Rob and Ted,
People seem to expect more from NLP systems that humans could ever
deliver. To illustrate, anything greater than a 1% error is disastrous
when translating technical papers, and even humans have several times
that rate on isolated sentences. Hence, technical papers must generally
be translated by someone who understands the material, rather than by
someone who only knows both languages.
Of course, the problem is in requiring more than can be done rather than
in not doing a good enough job, though people are quick to accept the
responsibility and seek to improve their software because of
imperfections they see, when no amount of improvement would ever make it
better than is theoretically possible.
For a simple exercise, try to restate a given sentence while exactly
preserving ALL of its meaning and ambiguity. This usually isn't
possible. How then can we expect to restate a sentence in a foreign
language and preserve all of its meaning and ambiguity when you must
work with words having different meanings? In short, in any given
language, only a tiny fraction of all possible meanings can even be
stated! English, like all other languages, has HUGE gaping lexical
holes, e.g. the various forms of "you" that exist in so many other
languages like German and Russian but not in English. When translating
to these languages, you usually MUST indicate the level of familiarity
between the speaker and the listener as this is part of the basic syntax
of the languages, yet English provides no way to convey this
information. This alone makes exactly translating many/most statements
between English and other languages quite impossible.

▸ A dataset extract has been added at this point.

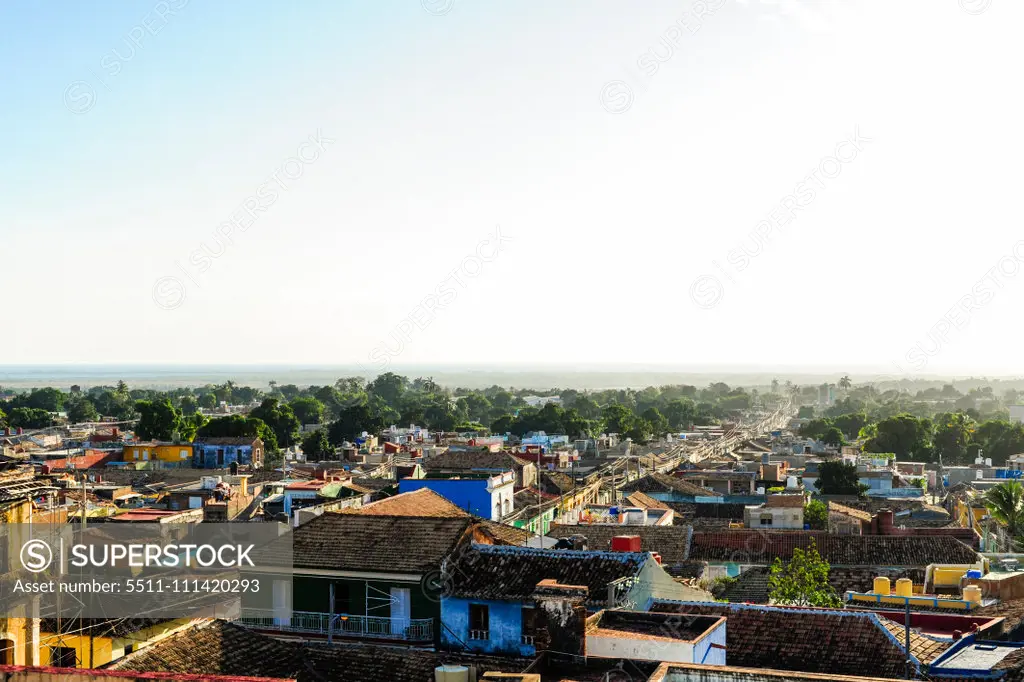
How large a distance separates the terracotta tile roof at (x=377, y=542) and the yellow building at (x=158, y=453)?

I have had long discussions about this with various linguists. The ONLY
potential approach that has emerged is to include various foreign words
as necessary and footnote their precise meaning, which can sometimes be
pretty long, especially things like Yiddish and Japanese terms that
refer to personalities or characters in fables. This technique is pretty
common in translations.
The more precise the translation, the more footnoted words would be
needed. Of course, much/most of the subtlties of meaning and ambiguity
that would be preserved are either unintentional or unavoidable (due to
limitations in the source lexicon), and footnoting would only draw
attention to the flaws rather than the meaning.
For example, when going from German or Russian to English, These source
languages necessarily indicate familiarity and could be translated to
the unstated familiarity "you", but meaning would be lost in the
process. Sometimes this wouldn't matter, and sometimes it would.